Did they? If they did, then they did so by mixing, by creating a mongrel from their interaction. White Australians have adopted many Indigenous cultural aspects. You just have to listen to the way white Australian farmers talk about "country" and their connection to it. Then we have the belief in "walkabout" and how it affects society.
Quote:SO obviously there are drastically different values - one set can create a modern society from scratch, the other cannot tell the difference between 1000 and 10,000 years ago.
But they are not distinct, Australian society is a reflection of the cosmopolitan nature of it's society which has allowed intermixing and interaction through all those cultural values as they have arrived through migration.
Quote:Similarly, Thais, for example, have never been colonised and they have created a society quite different from Australia.
but we have Thais who have migrated to Australia so they have had some input into Australian cultural values. There aren't many Australians who have migrated to Thailand so the Australian input there has been negligible.
Quote:If you look at societies derived from Western European on the one hand, and those derived from Arab Muslim culture on the other, you can see that even neighbouring cultures give rise to starkly different societies.
Yes but where those societies have intermixed, you have a hybrid culture created. Anglo-Indian and Anglo-Bangladeshi and Anglo-Pakistani are three examples in point.

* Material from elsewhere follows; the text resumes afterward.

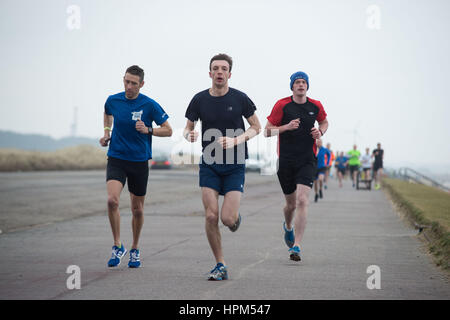 Sur Aberdeen ParkRun Esplanade - un fun run hebdomadaire organisé par des bénévoles Banque D'Images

Quote:It is so obvious. There would be no tourism industry if all cultures were roughly the same.
That is not what is being claimed. In their native context they are different but when intermixed and intermingled in a cosmopolitan hybridised society like Australia, that hybridisation must be drawn from somewhere and it's obviously not, as you note, very much from the Indigenous Australian one, now is it?